Orang-orang berisik,
Orang-orang berteriak
“Mungkin dia lelah,” komentar temanku.
Dan aku berpikir, apa yang harus aku lakukan?
Di sana sini gaduh,
Entah ke mana aku harus menemukan
kedamaian
Mungkin kata damai hanya ada dalam cerita dongeng
Hidupku lunglai, kakiku sakit, otakku mampat, aku tak sanggup lagi
Mungkin aku terlalu lama melangkah,
Terlalu lama berpikir,
Begitu lama mencari kedamaian
Tapi aku ingat seseorang berkata padaku
“Setiap tempat adalah sekolah, setiap orang adalah guru.”
Dan Indonesiaku memang kaya, tapi rakyat masih tak berdaya
Aku rindu keadilan,
rindu rumah yang aman
Indonesia satu, satu Indonesia.
Lihatlah… Lihatlah…. Lihatlah….
Atau Indonesia hanyalah masalah tanpa ada cita-cita
Ketika aku buka jendela
Pohon-pohon mulai berbuah.
Burung-burung bernyanyi.
Orang-orang bercakap tentang kita. Tentang Indonesia
Tapi, Masihkah rumahku ada?
Hilangkah kenyamanan di rumahku ini?
Atau, rumahku bukanlah lagi milikku lagi?
Ketika kubuka jendela, aku melihat halaman yang penuh bunga-bunga.

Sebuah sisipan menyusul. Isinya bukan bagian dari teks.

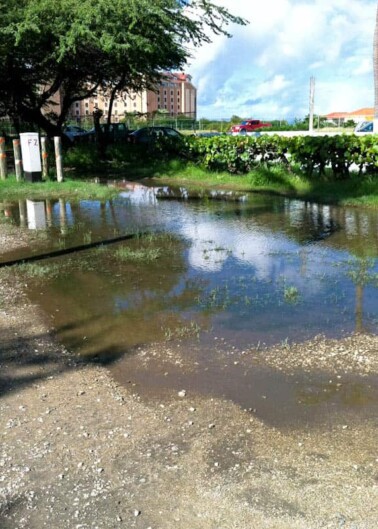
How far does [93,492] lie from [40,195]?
485 inches

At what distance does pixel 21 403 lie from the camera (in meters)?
4.27

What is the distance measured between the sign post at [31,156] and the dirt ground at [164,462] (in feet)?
39.8

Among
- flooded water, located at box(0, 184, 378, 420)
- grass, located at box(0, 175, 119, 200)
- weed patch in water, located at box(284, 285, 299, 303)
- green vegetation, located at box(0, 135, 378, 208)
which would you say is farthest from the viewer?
grass, located at box(0, 175, 119, 200)

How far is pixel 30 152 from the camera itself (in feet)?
52.2

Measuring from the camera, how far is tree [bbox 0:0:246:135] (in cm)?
1819

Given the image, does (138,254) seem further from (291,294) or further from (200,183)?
(200,183)

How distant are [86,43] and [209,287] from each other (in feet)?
50.1

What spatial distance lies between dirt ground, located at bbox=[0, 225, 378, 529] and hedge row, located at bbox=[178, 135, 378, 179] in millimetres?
10527

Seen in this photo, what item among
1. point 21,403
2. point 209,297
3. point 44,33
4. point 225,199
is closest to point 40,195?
point 225,199

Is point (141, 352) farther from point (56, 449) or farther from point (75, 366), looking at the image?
point (56, 449)

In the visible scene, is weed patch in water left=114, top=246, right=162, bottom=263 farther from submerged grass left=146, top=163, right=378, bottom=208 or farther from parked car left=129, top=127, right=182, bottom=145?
parked car left=129, top=127, right=182, bottom=145

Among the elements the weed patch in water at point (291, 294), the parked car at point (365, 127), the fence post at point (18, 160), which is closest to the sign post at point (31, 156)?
the fence post at point (18, 160)

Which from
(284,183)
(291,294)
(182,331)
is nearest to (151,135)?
(284,183)

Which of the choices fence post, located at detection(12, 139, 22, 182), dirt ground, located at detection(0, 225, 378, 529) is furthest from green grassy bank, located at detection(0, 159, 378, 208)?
dirt ground, located at detection(0, 225, 378, 529)
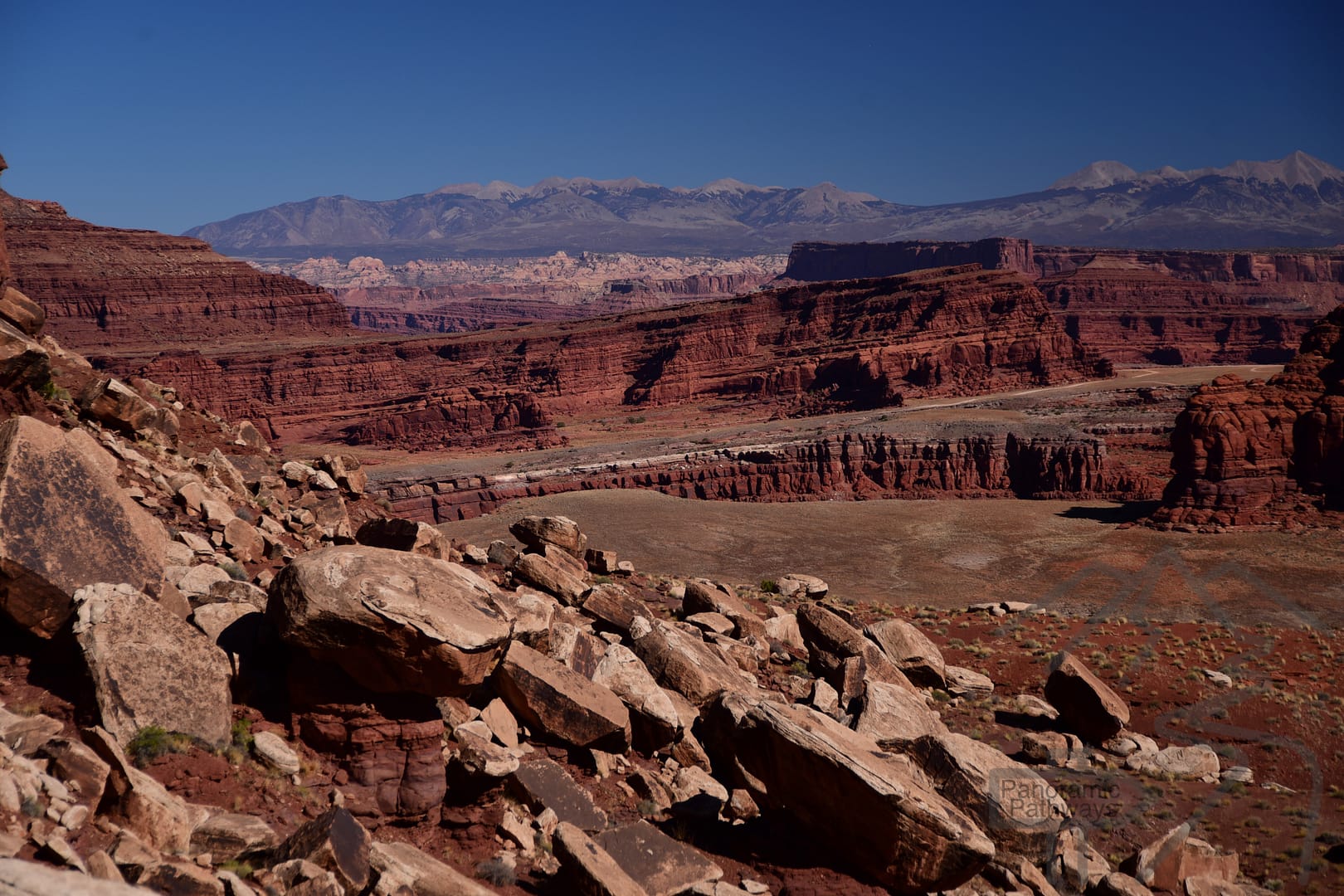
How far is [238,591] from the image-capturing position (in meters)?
10.5

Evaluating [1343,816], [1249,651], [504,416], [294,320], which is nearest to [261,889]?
[1343,816]

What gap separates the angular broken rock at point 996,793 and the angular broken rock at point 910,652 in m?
5.81

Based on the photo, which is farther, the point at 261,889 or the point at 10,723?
the point at 10,723

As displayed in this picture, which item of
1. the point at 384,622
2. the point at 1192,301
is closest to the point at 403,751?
the point at 384,622

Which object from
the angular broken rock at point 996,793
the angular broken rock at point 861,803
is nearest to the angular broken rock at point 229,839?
the angular broken rock at point 861,803

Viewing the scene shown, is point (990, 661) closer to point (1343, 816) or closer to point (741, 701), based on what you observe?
point (1343, 816)

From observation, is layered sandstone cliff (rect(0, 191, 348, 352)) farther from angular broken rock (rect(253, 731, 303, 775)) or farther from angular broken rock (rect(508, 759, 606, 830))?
angular broken rock (rect(508, 759, 606, 830))

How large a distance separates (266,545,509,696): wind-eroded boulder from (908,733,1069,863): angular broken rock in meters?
5.76

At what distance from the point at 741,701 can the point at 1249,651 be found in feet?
60.7

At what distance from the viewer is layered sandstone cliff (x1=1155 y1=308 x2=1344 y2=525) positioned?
127 feet

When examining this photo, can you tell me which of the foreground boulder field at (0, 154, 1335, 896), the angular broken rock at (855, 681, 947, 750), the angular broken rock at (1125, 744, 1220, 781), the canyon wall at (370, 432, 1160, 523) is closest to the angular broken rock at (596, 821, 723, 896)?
the foreground boulder field at (0, 154, 1335, 896)

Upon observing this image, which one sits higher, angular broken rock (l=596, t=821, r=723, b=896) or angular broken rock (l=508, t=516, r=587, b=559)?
angular broken rock (l=508, t=516, r=587, b=559)

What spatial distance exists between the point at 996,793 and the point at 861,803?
3191 millimetres

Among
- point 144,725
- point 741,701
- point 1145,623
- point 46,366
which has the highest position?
point 46,366
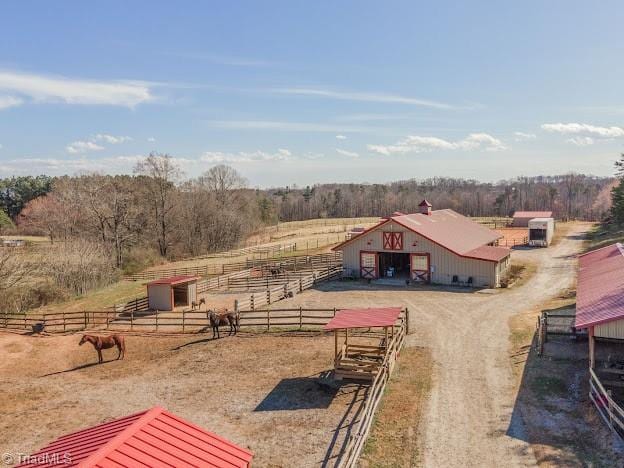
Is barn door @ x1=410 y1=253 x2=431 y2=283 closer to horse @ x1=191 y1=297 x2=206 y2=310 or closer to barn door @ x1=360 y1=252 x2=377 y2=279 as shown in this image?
barn door @ x1=360 y1=252 x2=377 y2=279

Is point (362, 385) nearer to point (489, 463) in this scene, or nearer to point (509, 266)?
point (489, 463)

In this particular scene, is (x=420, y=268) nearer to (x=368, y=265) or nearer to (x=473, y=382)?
(x=368, y=265)

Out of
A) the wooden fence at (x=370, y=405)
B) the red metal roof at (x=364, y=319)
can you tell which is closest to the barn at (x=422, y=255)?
the wooden fence at (x=370, y=405)

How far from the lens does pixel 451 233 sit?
38969 millimetres

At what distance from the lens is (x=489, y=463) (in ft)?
37.6

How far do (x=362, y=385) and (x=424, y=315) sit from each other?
10.3 metres

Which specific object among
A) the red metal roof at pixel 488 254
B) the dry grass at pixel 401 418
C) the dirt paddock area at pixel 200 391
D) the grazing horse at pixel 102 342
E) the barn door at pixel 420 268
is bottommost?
the dirt paddock area at pixel 200 391

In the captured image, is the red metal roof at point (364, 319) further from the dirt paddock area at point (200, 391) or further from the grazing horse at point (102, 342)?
the grazing horse at point (102, 342)

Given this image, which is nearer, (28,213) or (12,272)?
(12,272)

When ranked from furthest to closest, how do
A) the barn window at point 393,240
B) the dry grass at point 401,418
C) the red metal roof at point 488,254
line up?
the barn window at point 393,240
the red metal roof at point 488,254
the dry grass at point 401,418

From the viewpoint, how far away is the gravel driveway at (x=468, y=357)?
12.2 m

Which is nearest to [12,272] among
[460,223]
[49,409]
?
[49,409]

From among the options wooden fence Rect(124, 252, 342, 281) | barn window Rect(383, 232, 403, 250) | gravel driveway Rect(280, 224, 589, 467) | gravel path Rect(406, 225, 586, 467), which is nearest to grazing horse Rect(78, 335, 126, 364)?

Begitu cantik, sangat memesona.
Aku masih percaya pada jendela milik kita
Aku melihat ada harapan dan cinta yang ingin dirayakan
Berjuta senyum terpancar di tiap paras yang kutemui
Tak ada lagi kerakusan dan perebutan kuasa
Tak ada lagi senjata
Tak ada lagi jual beli agama
Tak ada lagi rumah-rumah kumuh
Tak ada lagi kaki telanjang di jalan
Tak ada lagi kesenjangan antara si papa dan kaya
Yang ada hanyalah kasih
Yang ada hanyalah cinta
Yang ada hanyalah kita
Yang ada hanyalah Indonesia
Lalu,masihkah kau meragukan masa depan Indonesia?
Bogor, 8 April 2016
Puisi ditulis bersama oleh para pemuda yang tergabung dalam Gusdurian Jakarta dan dibacakan dalam ‘Temu Kebangsaan Orang Muda’ di Bogor 9-10 April 2016.